Wiosnę czuć w powietrzu. Wędrownicy, którzy na zimę dobijają do przystani naszych domów już przebierają nogami, żeby wyruszyć w Polskę. Tak jest co roku. Koło kwietnia zwykle się przerzedza. Pozostają ci, którzy chcą żyć inaczej lub już nie mogą wywędrować. Dodatkowe łóżka i materace likwidujemy, tłok mniejszy i zaczynamy sezon wiosenno -letni. Chyba, żeby pogoda zrobiła niespodziankę i zima trwała do czerwca. Czasem myślę, że niektórzy nasi mieszkańcy mają zegar biologiczny jak wędrowne ptaki albo węgorze. Przychodzi pora i nie ma siły. Nawet ministerialne programy i wysiłki urzędników, którym ów zew przestrzeni psuje statystyki wychodzenia z bezdomności nic na to nie poradzą.

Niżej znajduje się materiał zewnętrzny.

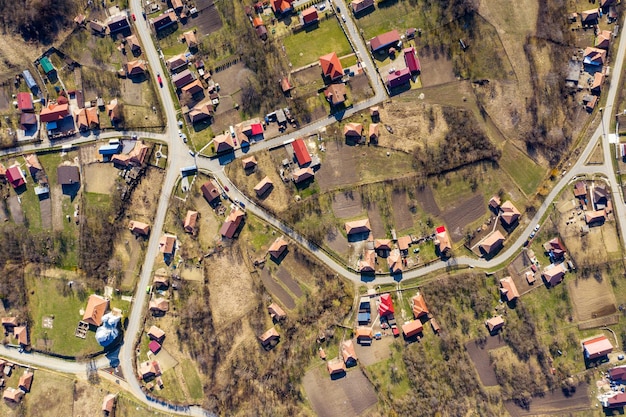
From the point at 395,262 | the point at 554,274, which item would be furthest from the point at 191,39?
the point at 554,274

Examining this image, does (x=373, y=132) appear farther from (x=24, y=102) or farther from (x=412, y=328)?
(x=24, y=102)

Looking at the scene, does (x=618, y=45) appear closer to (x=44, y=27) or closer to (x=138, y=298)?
(x=138, y=298)

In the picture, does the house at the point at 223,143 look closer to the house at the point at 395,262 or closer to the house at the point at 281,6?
the house at the point at 281,6

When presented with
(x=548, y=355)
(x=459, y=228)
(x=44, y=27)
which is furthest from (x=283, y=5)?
(x=548, y=355)

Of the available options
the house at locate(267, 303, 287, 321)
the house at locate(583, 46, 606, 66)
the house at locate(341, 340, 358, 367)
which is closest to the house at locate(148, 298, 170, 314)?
the house at locate(267, 303, 287, 321)

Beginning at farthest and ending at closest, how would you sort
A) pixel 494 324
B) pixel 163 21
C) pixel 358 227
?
1. pixel 163 21
2. pixel 358 227
3. pixel 494 324

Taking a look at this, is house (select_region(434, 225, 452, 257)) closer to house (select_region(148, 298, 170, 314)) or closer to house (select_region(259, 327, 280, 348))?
house (select_region(259, 327, 280, 348))
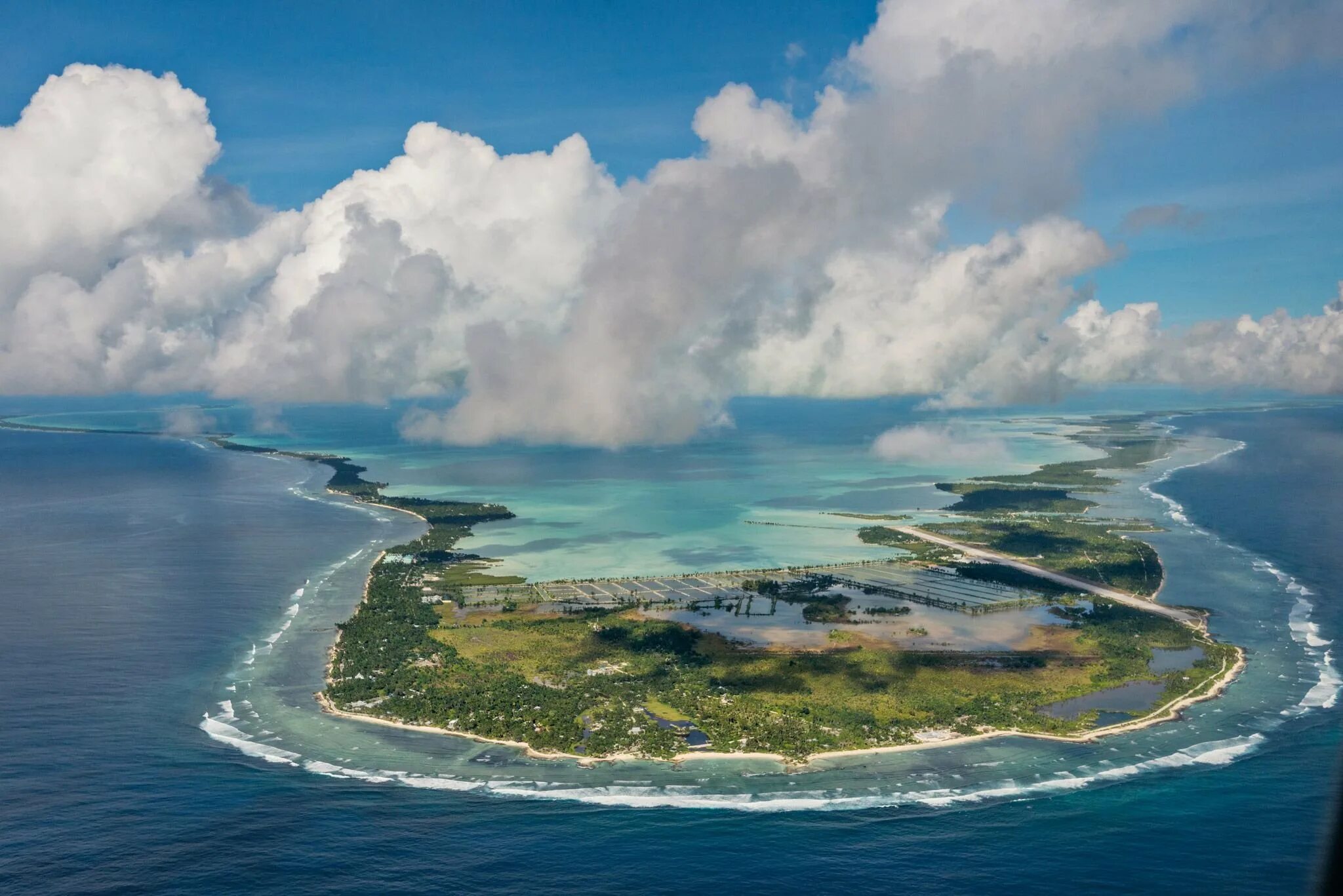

Bywa, że gościu przysiada na stałe dopiero po latach wędrówek. I czasami kończy się happy-endem. Zrywa z nałogiem, nawiązuje kontakty z rodziną.Jeden jest rzodkiewką drugi jabłkiem. Rzodkiewka dojrzewa po kilku tygodniach. Jabłko wyrośnie na jabłoni po kilku latach od wysiania. To my jesteśmy niecierpliwi. Szczególnie w stosunku do innych. Bóg czeka czasami wiele lat. I przez te wszystkie lata idzie krok przed człowiekiem przecierając szlak. On nigdy nie traci co do nas nadziei.
A kocur jest już tak sfilcowany, że chyba żadna panienka ze wsi na niego nie spojrzy. Za zimno jednak, żeby go ostrzyc.